» REQUIRED WORK:
a) Set down everything in the commentary on the Ricky Gervais Netflix special, from "It is notable" down to "the U.S. culture.", word for word.
b) Carry the commentary on GLAAD's reaction to the Ricky Gervais Netflix special further, starting after its last sentence.

» TEXT FOR ANALYSIS:

The organization GLAAD, devoted to countering discrimination against lesbian, gay, bisexual, transgender, and queer (LGBTQ) individuals, issued a statement about the Netflix special. “We watched the Ricky Gervais ‘comedy’ special on Netflix so you don’t have to. It’s full of graphic, dangerous, anti-trans rants masquerading as jokes. He also spouts anti-gay rhetoric & spreads inaccurate information about HIV.”
Well, that’s one interpretation but leaves out a good deal of what Gervais actually says, including his assertion more than once that he’s parodying intolerance in order to highlight the dangers and sheer dumbness of being intolerant. “That was irony,” he literally says, after one joke early in the special. “That’s when I say something I don’t really mean for comic effect, and you as an audience, you laugh at the wrong thing, because you know what the right thing is. It’s a way of satirizing attitudes.”
It is notable that GLAAD asserts people don’t have to watch the Gervais special and can be fully informed about it by the organization’s remarks on Twitter. The impulse to not look, but decide on the meaning of what you’re not seeing, is precisely how right-wing politicians in the United States want people to approach the terrible flaws in the U.S. culture.

» GIVEN MATERIAL:
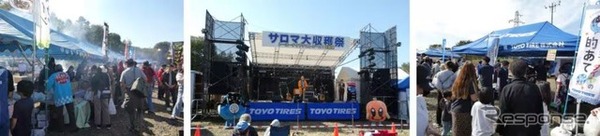 サロマ大収穫祭の様子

» TASK ANSWERS:
a)
It is notable that GLAAD asserts people don’t have to watch the Gervais special and can be fully informed about it by the organization’s remarks on Twitter. The impulse to not look, but decide on the meaning of what you’re not seeing, is precisely how right-wing politicians in the United States want people to approach the terrible flaws in the U.S. culture.

b)
By all means condemn Gervais, even when he clearly says, and you will know if you watch the special, “Full disclosure! In real life, of course, I support trans rights. I support all human rights, and trans rights are human rights. Live your best life. Use your preferred pronouns. Be the gender that you feel that you are.” Then he undercuts that with a joke designed to test your tolerance. And by all means try to put that against the backdrop of the idea that, again, the job of comedy is to challenge the pieties of the day.
Not all anger is moral, not all provocative comedians are evil, in need of shaming. Gervais will ignore all condemnation and stick to his point about the need to tackle taboo subjects in order to highlight bigotry. There is evil in the world. To see evil, we must look at it, and it’s there on the TV news, happening in real life, maybe not so much on Netflix comedy specials. It’s up to people to decide to look, but not looking is dangerous and this is a dangerous time for comedy.
With that I leave you for a 10-day break. Be good to each other.